Un film de Amat Escalante

Une violence au cœur du système

Très bon copain avec le petit ami de sa sœur, Heli se laisse convaincre par ce dernier que la seule chance d’échapper à leur situation, est de détourner un peu de la drogue que lui-même, en tant que policier, est chargé de brûler, au nom de la lutte menée par le gouvernement. Ce dernier le mettant devant le fait accompli, c’est son frère qui décide de cacher les paquets au fond d’un puits. Mais peu de temps après, la police fait une descente chez eux…

Le réalisateur mexicain Amat Escalante était déjà venu par deux fois au Festival de Cannes avec "Sangre" (prix Un certain regard et prix de la critique en 2005), puis avec "Los bastardos" côté Un certain regard en 2008. Il a cette année succédé à son compatriote Carlos Reygadas en remportant lui aussi le prix de la mise en scène, un an après "Post Tenebras Lux", avec son nouveau film, intitulé "Heli", un brûlot dépeignant la violence quasi ordinaire à laquelle son pays semble désormais s'être habitué.

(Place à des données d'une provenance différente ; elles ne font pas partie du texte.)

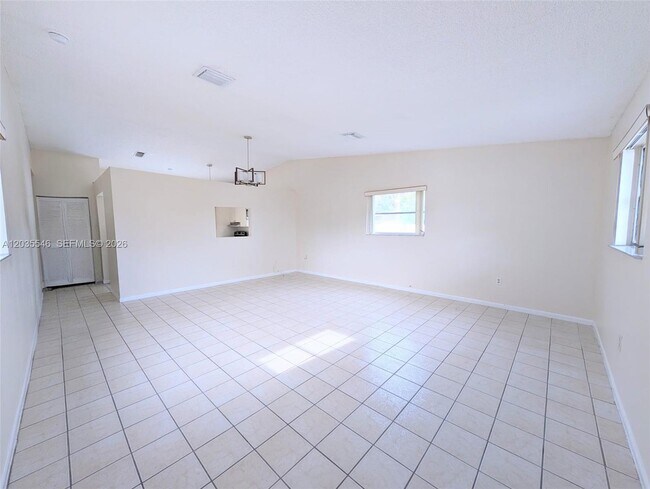 Foto del edificio - 15945 SW 304th St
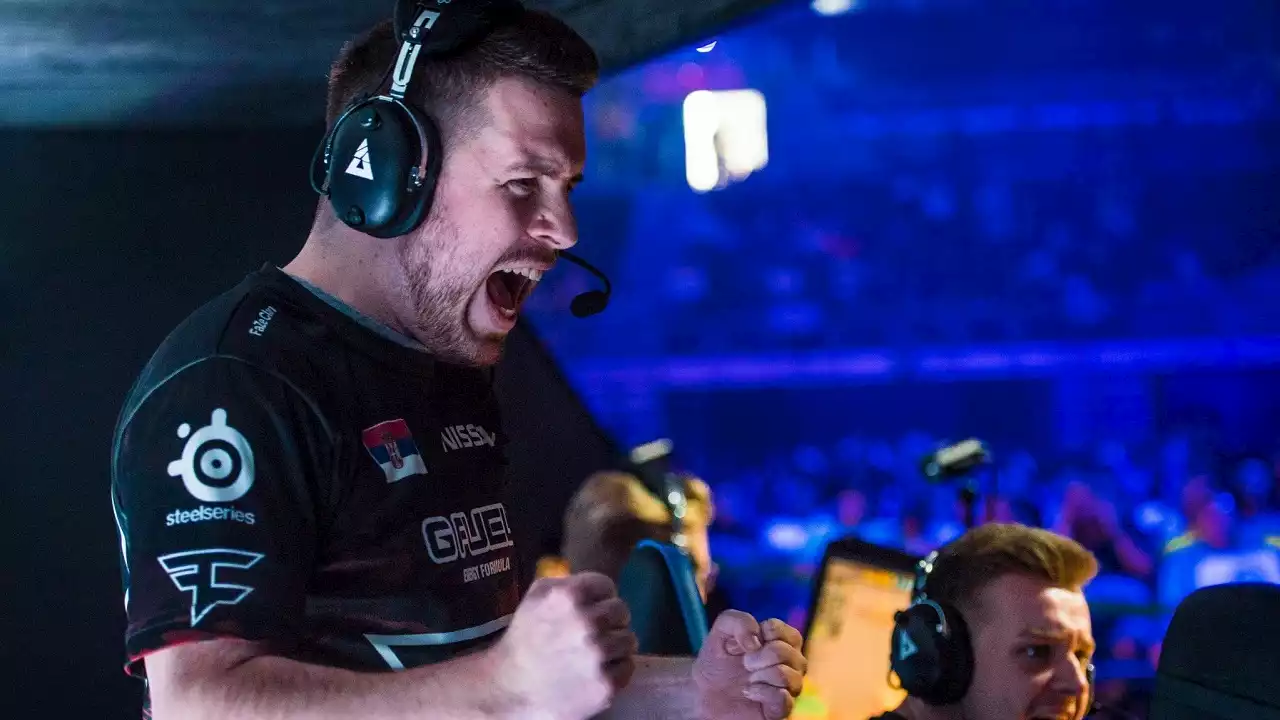 Was war das erste E-Sport-Turnier und wer gilt als erster Profi-Spieler?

Pourtant les scènes chocs ne manquent pas et le film s'ouvre d'ailleurs sur un plan montrant deux hommes ligotés, transportés dans un pick-up, l'un le visage en sang, écrasé par une botte, et bâillonné avec du scotch. Se terminant par la pendaison de l'un d'eux, cette introduction qui donne le ton d'une œuvre résolument sans concession, semble servir de prologue au récit clinique d'une plongée en enfer, pour un jeune homme pourtant empli de l'unique volonté de s'en sortir. Bouclant cependant la boucle aux deux tiers du film, Escalante choisit de se concentrer par la suite sur le traumatisme du personnage principal, tout en montrant comment la violence finit toujours, telle une gangrène, par se propager, jusque dans l'intime.

Sur un scénario sans grande surprise, il greffe quelques scènes chocs, loin de la seule suggestion (le sort fait au petit chien de la sœur du héros, les tortures infligées devant des enfants de bourreaux influençables pétris de jeux vidéos, dont le feu mis au sexe...) sont parfois subtiles. La mise en scène et la composition de certains plans ou scènes percutantes (le travelling arrière lorsque la femme découvre la maison vide et les traces de sang, le regard de fou face au miroir, le cadre dans le cadre lors de la scène clé finale...), tout concoure à concocter une ambiance pesante qui ne peut laisser de marbre. Traitant d'une violence irriguant les veines d'un système tout entier (la police, divers groupuscules concurrents...), le réalisateur en profite pour dénoncer la corruption de la police, l'impuissance de la justice et la passivité résignée des habitants, tout en affirmant un style cru, aux essais formels prometteurs.

Une œuvre politique qui utilise la symbolique avec parcimonie, mais qui conclut avec ironie sur toute l'importance du conflit dans la construction même et l'équilibre de l'individu.